Quoted text:
————————

Running Spam Analyzer on a High-Performance Computer System


  • How do we run computational jobs on a modern HPC system?

  • Explain the standard way of submitting and running jobs on an HPC system.

  • Use SLURM parameters to specify resource requirements for a job.

Why Job Scheduler?

A job scheduler in computing can be likened to a restaurant’s host managing customers. In this analogy, jobs are the customers, each with varying durations, sizes, and resource requirements. The goal of the job scheduler, like the host, is to ensure that all jobs are executed with the appropriate resources, providing a fair share among users while maximizing resource utilization. This ensures efficient and effective handling of multiple jobs, much like a host optimizes seating arrangements and service quality in a busy restaurant.

SLURM: A Job Scheduler on HPC

SLURM is an open-source job scheduler designed for HPC. It’s particularly popular in academic and research institutions, where users require efficient resource management for running compute-intensive tasks.

SLURM operates on a simple principle: users submit job scripts containing the necessary instructions for their computations, and SLURM takes care of scheduling, resource allocation, and job execution. Here’s a step-by-step breakdown:

  1. Creating a Job Script: Users craft a job script, which is essentially a UNIX shell script with additional directives at the top, including a #SBATCH line specifying parameters for SLURM.
  2. Submitting the Job Script: Once the job script is ready, users submit it to SLURM using the sbatch command.
  3. Queuing the Job: SLURM places the job in a queue, awaiting available resources.
  4. Resource Allocation: SLURM continuously monitors the cluster’s resources and identifies suitable nodes based on the job’s requirements (e.g., CPU, memory, GPU).
  5. Launching the Job: Once appropriate resources are found, SLURM reserves them and launches the job on the selected nodes.
  6. Execution: The job executes according to the instructions in the script, performing the desired computations.

————————

Information supplied:
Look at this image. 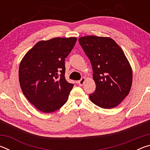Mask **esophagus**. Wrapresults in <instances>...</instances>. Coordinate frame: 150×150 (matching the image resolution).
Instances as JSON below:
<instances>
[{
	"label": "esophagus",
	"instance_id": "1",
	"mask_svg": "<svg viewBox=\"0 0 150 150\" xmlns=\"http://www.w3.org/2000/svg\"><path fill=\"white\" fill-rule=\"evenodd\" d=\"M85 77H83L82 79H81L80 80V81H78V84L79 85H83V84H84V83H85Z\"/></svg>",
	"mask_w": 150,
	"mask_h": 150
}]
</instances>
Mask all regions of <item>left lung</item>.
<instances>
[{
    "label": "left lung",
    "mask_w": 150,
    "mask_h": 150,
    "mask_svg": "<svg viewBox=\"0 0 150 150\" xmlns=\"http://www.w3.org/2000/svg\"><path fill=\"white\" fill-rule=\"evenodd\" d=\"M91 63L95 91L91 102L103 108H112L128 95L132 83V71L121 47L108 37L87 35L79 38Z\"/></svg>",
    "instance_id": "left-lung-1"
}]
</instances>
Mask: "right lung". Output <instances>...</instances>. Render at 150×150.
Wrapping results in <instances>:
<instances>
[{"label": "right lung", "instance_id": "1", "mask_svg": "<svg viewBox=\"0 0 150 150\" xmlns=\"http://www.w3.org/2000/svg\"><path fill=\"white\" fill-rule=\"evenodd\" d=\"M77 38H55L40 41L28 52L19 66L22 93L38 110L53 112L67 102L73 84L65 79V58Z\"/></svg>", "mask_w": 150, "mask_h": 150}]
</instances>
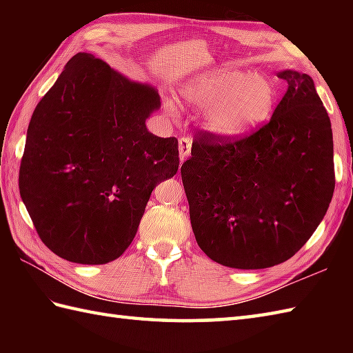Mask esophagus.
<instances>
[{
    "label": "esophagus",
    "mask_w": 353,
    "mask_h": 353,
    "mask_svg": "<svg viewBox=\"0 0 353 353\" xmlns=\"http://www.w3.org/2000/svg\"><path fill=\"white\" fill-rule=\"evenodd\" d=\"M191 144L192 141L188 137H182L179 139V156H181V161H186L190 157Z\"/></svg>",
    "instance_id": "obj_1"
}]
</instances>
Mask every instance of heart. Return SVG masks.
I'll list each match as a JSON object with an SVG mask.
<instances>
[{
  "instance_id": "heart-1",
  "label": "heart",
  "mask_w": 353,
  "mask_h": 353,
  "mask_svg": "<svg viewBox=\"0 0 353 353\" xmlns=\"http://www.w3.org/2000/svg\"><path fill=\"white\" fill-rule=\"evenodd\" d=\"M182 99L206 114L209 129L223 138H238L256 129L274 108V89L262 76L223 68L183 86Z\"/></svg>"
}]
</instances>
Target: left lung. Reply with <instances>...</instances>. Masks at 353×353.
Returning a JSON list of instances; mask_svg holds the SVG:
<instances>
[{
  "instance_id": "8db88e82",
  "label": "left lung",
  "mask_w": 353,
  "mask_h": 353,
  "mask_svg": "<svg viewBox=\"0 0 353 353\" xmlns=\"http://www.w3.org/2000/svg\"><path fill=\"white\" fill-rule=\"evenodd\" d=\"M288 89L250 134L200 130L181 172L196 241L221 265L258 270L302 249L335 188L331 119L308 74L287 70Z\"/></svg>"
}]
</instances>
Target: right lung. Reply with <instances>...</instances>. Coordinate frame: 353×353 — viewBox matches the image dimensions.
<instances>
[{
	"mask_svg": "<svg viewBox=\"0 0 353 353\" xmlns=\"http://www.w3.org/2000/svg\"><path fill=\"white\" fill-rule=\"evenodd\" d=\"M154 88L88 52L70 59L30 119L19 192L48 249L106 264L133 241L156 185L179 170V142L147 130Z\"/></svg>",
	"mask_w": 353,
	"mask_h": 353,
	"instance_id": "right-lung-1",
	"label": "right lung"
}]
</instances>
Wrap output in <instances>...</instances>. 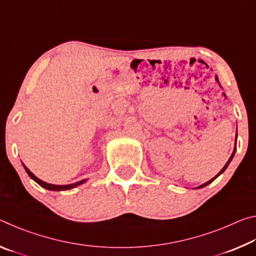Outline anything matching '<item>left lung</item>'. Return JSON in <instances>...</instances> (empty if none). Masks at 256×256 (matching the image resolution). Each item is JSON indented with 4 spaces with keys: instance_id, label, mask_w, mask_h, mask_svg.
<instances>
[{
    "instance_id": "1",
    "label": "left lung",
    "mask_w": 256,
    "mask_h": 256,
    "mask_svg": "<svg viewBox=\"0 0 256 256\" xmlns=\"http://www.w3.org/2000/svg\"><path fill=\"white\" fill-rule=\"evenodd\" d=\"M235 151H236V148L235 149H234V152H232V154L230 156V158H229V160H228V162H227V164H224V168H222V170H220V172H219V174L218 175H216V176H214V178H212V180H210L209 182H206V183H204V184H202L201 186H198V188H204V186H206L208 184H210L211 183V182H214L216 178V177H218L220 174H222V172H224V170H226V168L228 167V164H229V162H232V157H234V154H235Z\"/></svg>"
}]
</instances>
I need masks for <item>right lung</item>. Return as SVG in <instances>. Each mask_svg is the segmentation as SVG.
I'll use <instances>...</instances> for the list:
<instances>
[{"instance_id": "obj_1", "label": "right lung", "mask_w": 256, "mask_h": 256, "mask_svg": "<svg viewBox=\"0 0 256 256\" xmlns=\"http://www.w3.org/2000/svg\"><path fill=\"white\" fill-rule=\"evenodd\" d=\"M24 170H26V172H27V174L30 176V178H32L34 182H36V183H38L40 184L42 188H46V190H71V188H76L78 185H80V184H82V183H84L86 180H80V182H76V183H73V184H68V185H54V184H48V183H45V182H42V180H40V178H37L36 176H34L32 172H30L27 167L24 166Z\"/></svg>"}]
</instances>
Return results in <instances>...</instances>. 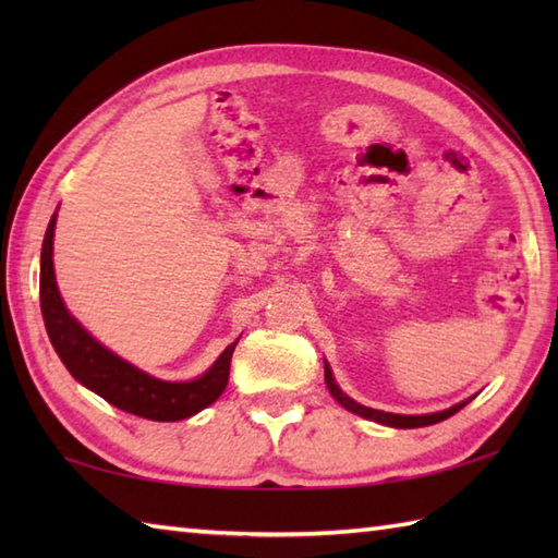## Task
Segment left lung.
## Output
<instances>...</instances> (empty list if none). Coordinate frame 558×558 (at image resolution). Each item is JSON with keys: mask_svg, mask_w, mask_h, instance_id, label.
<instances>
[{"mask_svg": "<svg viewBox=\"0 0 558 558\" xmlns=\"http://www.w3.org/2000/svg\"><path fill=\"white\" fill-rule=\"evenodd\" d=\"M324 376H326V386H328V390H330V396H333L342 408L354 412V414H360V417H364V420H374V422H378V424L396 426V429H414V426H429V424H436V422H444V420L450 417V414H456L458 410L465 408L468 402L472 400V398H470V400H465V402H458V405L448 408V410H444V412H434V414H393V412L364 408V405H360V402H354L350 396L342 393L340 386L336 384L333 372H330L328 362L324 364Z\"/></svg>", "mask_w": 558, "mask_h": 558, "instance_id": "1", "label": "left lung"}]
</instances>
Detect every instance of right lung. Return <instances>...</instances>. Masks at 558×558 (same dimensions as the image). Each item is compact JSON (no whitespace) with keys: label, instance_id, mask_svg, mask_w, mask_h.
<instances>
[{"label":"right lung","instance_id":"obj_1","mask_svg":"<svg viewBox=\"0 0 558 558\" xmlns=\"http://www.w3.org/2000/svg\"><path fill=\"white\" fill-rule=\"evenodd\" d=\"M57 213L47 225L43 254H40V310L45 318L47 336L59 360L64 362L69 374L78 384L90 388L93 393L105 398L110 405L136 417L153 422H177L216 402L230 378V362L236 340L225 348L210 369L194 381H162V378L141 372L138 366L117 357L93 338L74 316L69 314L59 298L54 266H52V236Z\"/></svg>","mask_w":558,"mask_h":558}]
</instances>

————————

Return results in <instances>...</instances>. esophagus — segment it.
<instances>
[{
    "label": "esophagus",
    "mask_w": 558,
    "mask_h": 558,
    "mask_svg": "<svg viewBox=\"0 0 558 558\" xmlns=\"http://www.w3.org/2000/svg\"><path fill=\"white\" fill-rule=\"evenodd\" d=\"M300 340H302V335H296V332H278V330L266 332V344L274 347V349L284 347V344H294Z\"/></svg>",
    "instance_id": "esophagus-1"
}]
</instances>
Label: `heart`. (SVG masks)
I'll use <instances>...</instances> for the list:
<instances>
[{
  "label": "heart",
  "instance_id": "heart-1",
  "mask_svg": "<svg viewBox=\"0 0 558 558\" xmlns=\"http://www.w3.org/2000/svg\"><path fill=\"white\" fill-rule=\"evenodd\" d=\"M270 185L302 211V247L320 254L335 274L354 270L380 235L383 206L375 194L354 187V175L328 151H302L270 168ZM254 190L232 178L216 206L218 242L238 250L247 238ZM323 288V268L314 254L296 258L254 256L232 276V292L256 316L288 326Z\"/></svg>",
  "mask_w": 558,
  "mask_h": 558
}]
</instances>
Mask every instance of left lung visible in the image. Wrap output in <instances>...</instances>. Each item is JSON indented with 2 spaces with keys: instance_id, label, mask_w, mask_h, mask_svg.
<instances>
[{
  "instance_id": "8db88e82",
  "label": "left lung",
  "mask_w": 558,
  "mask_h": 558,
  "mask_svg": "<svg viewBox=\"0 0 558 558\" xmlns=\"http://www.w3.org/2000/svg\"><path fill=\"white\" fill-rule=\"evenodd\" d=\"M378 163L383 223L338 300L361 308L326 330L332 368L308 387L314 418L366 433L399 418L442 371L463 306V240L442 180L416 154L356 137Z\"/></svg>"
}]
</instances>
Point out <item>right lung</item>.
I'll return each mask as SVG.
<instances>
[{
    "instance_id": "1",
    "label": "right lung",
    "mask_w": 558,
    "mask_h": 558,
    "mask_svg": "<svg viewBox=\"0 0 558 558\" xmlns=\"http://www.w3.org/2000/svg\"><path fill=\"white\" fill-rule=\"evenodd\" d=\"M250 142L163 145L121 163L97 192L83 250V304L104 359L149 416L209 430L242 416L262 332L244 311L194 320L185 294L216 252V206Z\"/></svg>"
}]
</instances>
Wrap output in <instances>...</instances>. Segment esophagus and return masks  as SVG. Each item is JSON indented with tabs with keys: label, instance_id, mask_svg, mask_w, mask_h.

————————

Tasks for this exercise:
- A) Summarize the text on job scheduling with SLURM in two sentences.
- B) According to the text on job scheduling with SLURM, which command do users run to submit a job script?
The lines have nothing to do with what you are asked here.

Final results:
- A) A job scheduler, which the text likens to a restaurant host, ensures that jobs run with appropriate resources, giving users a fair share while maximizing resource utilization. SLURM, an open-source scheduler for HPC that is popular in academic and research institutions, takes job scripts that users submit with the sbatch command, queues them, allocates suitable nodes, and launches and executes the jobs.

- B) The sbatch command.